─── Extracted text ───

Monday, Dec. 19, 1960

The Magnificent Seven. The best western so far this year, this film is an impressive and occasionally profound contemplation of the life of violence.

The Virgin Spring (in Swedish). Ingmar Bergman's mythical and violently beautiful miracle play, derived from a medieval ballad about a farm girl's rape-murder and her father's vengeance, is as clear and grave as a Mass.

Village of the Damned. The nifty little horror tale of an English town whose populace is briefly paralyzed, its women mysteriously impregnated.

The Love Game (in French). Jean-Pierre Cassel, playing a ludicrous but lovable mixture of Don Juan and Peter Pan, emerges as the funniest Frenchman since Tati's Hulot.

General della Rovere (in Italian). Back in his top form of the 1940s, Roberto (Open City) Rossellini directs a poignant piece about a trivial swindler--brilliantly played by Vittorio De Sica--who stops impersonating the role of a wartime hero to become one.

TELEVISION

Tues., Dec. 13

Expedition! (ABC, 7-7:30 p.m.).* "Survivors of the Ice Age," the first of a two-part look at the Lapps, Europe's far-northern nomads.

Du Pont Show of the Month (CBS, 8:30-10 p.m.). A rerun of the 1958 TV adaptation of Harvey, with Art Carney as the harebrained Elwood P. Dowd.

Wed., Dec. 14

United States Steel Hour (CBS, 10-11 p.m.). Vincent Price and Betsy Palmer star in "Shame the Devil," a piece about the suppression of a salacious bestseller in a small-town library.

Thurs., Dec. 15

The Untouchables (ABC, 9:30-10:30 p.m.). With Sam Levene as Larry Fay, a Capone alumnus who muscled into a milk monopoly, and June Havoc as Sally Kansas, the sassy grande dame of Chicago speakeasies.

Fri., Dec. 16

Hallmark Hall of Fame (NBC, 8:30-10 p.m.). "The Golden Child," an original opera by Philip Bezanson and Paul Engle about greedy miners during the California gold rush, with a somewhat gratuitous Christmas theme and an ending that suggests The Turn of the Scrooge. Color.

Sat., Dec. 17 Liberty Bowl Football Game (NBC, 12:45 to final gun). Philadelphia's bowl entry, Oregon v. Penn State. Color.

─── Collected material ───

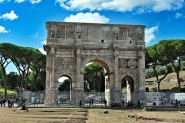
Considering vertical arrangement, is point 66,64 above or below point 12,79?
above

───

-- Aim of the exercise --
Write a continuation of the December 1960 film and television listings, picking up right after the Liberty Bowl entry. The material plays no part in this work.

-- Exercise result --
Bluebonnet Bowl Football Game (CBS, from 1:45 p.m.). From Houston, Texas v. Alabama, followed by the Green Bay-Los Angeles National Football League clash in California.

The Nation's Future (NBC, 9:30-10:30 p.m.). "Should Federal Aid to Education Include Teachers' Salaries?" G. Mennen Williams, Kennedy's newly appointed Assistant Secretary of State for African Affairs, takes the affirmative, with Arthur S. Flemming, Eisenhower's Secretary of Health, Education and Welfare, as the naysayer.

Sun., Dec. 18

Directions '61 (ABC, 1-1:30 p.m.). The religious series offers an adaptation of Henri Gheon's Christmas in the Market Place.

The Twentieth Century (CBS, 6:30-7 p.m.). Focusing on the present for a change, Walter Cronkite introduces "The Berliners: Life in a Gilded Cage."

The Shirley Temple Show (NBC, 7-8 p.m.). "The Black Sheep," based on the early chapters of Rudyard Kipling's autobiography, Something of Myself. Color.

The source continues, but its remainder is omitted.